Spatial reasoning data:
◆ ◆ ◆ ◆ ◆
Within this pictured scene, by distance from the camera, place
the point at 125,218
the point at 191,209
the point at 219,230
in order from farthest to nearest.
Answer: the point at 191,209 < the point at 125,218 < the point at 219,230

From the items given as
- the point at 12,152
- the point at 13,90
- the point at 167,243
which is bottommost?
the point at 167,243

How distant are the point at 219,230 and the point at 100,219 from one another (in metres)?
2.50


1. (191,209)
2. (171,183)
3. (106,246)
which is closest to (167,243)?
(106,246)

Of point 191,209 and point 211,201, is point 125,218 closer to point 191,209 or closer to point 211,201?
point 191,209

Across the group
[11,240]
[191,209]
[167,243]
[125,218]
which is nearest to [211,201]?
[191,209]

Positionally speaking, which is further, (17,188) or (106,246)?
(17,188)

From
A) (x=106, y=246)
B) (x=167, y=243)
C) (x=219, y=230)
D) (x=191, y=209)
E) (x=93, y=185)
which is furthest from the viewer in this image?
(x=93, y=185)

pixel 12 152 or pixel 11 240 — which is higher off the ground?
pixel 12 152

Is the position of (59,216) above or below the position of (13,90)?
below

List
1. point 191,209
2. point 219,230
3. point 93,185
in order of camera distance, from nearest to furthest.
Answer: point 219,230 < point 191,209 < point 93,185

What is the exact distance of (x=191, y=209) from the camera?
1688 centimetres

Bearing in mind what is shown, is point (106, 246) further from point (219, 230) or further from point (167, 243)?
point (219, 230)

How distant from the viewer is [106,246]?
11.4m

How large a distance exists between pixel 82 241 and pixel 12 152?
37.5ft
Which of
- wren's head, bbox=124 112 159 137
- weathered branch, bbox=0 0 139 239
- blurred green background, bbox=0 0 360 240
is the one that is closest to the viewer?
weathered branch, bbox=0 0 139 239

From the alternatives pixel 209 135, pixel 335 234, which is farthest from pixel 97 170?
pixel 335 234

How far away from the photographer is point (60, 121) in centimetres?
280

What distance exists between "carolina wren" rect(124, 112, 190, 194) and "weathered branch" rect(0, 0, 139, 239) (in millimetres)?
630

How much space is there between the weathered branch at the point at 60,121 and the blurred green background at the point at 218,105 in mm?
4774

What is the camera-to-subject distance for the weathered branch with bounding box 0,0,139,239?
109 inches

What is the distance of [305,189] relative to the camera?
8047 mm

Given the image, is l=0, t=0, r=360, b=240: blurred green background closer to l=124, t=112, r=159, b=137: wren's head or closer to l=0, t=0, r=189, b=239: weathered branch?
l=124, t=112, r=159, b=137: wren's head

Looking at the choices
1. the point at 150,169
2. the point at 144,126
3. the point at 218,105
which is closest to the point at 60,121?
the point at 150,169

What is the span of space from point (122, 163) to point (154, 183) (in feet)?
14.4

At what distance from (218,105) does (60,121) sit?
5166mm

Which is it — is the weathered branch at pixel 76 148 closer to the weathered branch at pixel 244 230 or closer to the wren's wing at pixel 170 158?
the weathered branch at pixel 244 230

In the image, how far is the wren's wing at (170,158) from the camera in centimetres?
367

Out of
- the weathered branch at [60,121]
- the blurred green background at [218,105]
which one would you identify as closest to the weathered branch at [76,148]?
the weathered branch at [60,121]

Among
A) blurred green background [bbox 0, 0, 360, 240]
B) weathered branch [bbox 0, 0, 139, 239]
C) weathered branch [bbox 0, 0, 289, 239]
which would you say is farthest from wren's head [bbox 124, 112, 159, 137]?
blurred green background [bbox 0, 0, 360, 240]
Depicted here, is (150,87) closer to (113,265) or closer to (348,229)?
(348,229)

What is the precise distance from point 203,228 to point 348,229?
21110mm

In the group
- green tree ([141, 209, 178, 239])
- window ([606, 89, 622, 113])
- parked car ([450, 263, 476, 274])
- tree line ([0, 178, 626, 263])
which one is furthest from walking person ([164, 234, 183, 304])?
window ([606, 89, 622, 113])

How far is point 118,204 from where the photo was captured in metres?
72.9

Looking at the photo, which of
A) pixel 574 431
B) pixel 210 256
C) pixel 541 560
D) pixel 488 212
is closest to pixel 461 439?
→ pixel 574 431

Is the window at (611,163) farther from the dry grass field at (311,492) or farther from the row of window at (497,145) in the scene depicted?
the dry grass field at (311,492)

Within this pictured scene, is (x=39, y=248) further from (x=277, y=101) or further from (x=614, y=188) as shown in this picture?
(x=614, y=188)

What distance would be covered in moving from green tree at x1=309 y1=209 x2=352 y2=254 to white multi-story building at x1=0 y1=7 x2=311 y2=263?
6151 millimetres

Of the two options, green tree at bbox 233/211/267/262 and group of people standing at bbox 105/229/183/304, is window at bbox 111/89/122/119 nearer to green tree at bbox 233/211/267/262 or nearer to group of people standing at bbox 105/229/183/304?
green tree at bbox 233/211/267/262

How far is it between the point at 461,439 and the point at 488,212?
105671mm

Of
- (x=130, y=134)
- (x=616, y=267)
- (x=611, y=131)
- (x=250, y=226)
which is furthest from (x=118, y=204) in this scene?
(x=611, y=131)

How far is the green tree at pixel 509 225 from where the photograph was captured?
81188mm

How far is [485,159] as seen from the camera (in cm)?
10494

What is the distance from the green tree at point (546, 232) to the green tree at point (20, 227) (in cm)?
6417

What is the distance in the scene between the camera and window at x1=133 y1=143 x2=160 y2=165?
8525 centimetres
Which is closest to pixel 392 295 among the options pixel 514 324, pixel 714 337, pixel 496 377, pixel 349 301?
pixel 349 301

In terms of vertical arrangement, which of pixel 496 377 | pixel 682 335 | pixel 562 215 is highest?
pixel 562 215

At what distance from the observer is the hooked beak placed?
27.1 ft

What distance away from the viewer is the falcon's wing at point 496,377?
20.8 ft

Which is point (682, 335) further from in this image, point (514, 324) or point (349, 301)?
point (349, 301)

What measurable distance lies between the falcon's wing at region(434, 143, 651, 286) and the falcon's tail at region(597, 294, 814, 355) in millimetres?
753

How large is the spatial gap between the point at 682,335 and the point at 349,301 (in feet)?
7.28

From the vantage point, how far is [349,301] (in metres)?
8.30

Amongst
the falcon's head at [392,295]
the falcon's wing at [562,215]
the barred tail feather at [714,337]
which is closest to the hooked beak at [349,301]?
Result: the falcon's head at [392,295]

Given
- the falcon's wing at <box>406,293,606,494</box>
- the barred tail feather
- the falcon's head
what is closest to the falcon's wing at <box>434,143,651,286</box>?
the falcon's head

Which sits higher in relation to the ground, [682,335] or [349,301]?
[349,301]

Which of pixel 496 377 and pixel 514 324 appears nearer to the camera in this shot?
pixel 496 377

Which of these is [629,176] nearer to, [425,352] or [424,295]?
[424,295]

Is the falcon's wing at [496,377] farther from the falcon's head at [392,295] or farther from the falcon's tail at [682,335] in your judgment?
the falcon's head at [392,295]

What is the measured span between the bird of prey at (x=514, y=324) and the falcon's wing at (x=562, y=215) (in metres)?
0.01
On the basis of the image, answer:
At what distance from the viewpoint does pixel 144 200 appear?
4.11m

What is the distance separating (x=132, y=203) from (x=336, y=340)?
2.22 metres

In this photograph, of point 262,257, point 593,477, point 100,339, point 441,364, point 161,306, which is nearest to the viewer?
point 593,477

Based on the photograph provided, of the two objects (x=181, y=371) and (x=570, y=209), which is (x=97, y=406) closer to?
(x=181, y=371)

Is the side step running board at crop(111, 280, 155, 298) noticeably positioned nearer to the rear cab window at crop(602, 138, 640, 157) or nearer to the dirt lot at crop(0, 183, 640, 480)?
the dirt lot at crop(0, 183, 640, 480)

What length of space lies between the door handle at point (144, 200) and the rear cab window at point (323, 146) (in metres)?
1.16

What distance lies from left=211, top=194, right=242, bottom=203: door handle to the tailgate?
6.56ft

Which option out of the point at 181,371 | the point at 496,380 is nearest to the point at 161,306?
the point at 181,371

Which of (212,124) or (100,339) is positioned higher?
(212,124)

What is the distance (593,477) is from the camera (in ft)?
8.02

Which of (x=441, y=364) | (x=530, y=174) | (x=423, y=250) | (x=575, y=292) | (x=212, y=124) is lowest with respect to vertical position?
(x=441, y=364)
◆ ◆ ◆ ◆ ◆
Directions.
Edit the data from its start through the line containing "Answer: the point", rewriting those lines with "farthest" replaced by "most distant" and all else unchanged.

Written answer.
Within this pictured scene, by distance from the camera, place
the point at 125,218
the point at 191,209
the point at 219,230
in order from most distant to nearest.
Answer: the point at 191,209 < the point at 125,218 < the point at 219,230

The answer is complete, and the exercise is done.